## What is expected
Transcribe the records exactly. Pictures do not belong in the transcription.

## Material shown
Start of Block
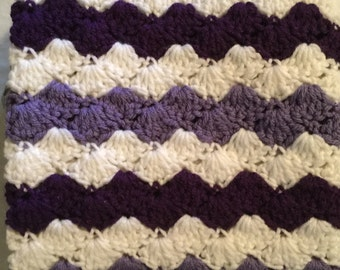 Crochet Baby Blanket-Travel/Stroller/Crib/Car Seat/ Dark Purple-Light Purple-White/ Gray Ruffle Border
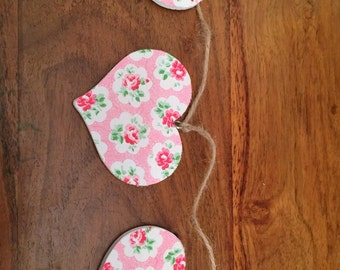 Handmade wooden heart bunting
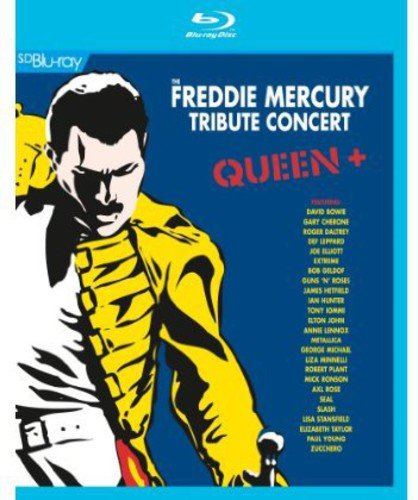 Freddie Mercury Tribute Concert / Various - Freddie Mercury Tribute Concert / Various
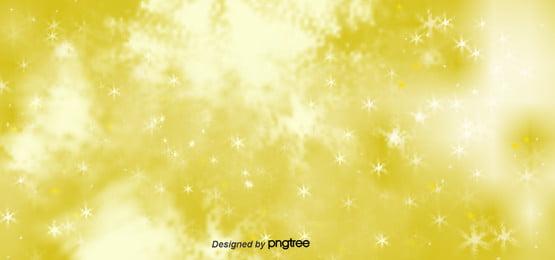 तारों की चमक प्रभाव पृष्ठभूमि , बहुभुज, जादू रंग की पृष्ठभूमि, बैंगनी पृष्ठभूमि पृष्ठभूमि छवि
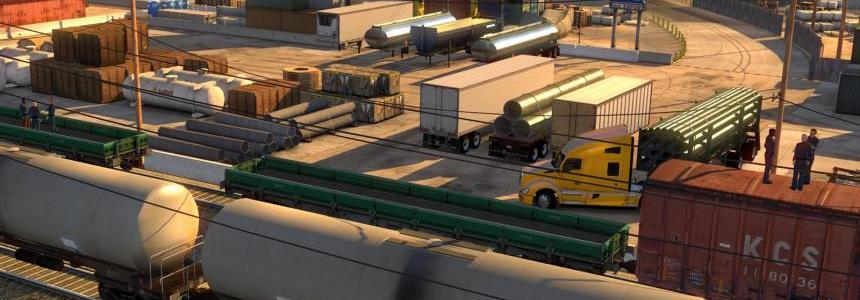 1.14 Update news and Across the desert in ATS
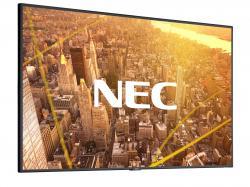 Displej-NEC-60004236-C431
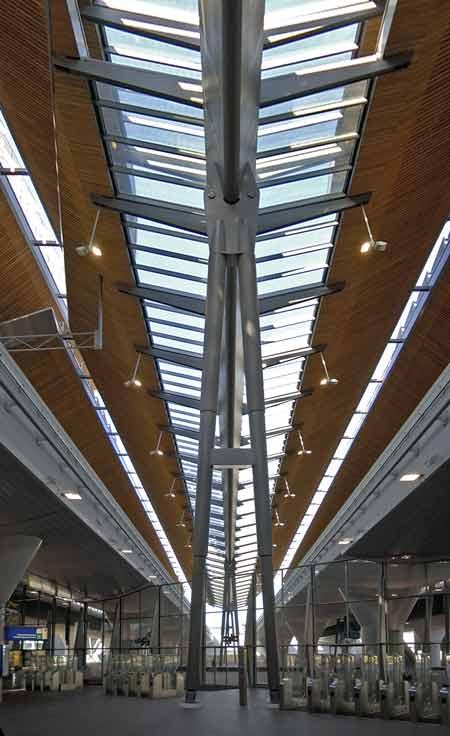 bijlmer-station-by-grimshaw-bsa_pho_mh_088.jpg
End of Block
## Result of this exercise
 Crochet Baby Blanket-Travel/Stroller/Crib/Car Seat/ Dark Purple-Light Purple-White/ Gray Ruffle Border
 Handmade wooden heart bunting
 Freddie Mercury Tribute Concert / Various - Freddie Mercury Tribute Concert / Various
 तारों की चमक प्रभाव पृष्ठभूमि , बहुभुज, जादू रंग की पृष्ठभूमि, बैंगनी पृष्ठभूमि पृष्ठभूमि छवि
 1.14 Update news and Across the desert in ATS
 Displej-NEC-60004236-C431
 bijlmer-station-by-grimshaw-bsa_pho_mh_088.jpg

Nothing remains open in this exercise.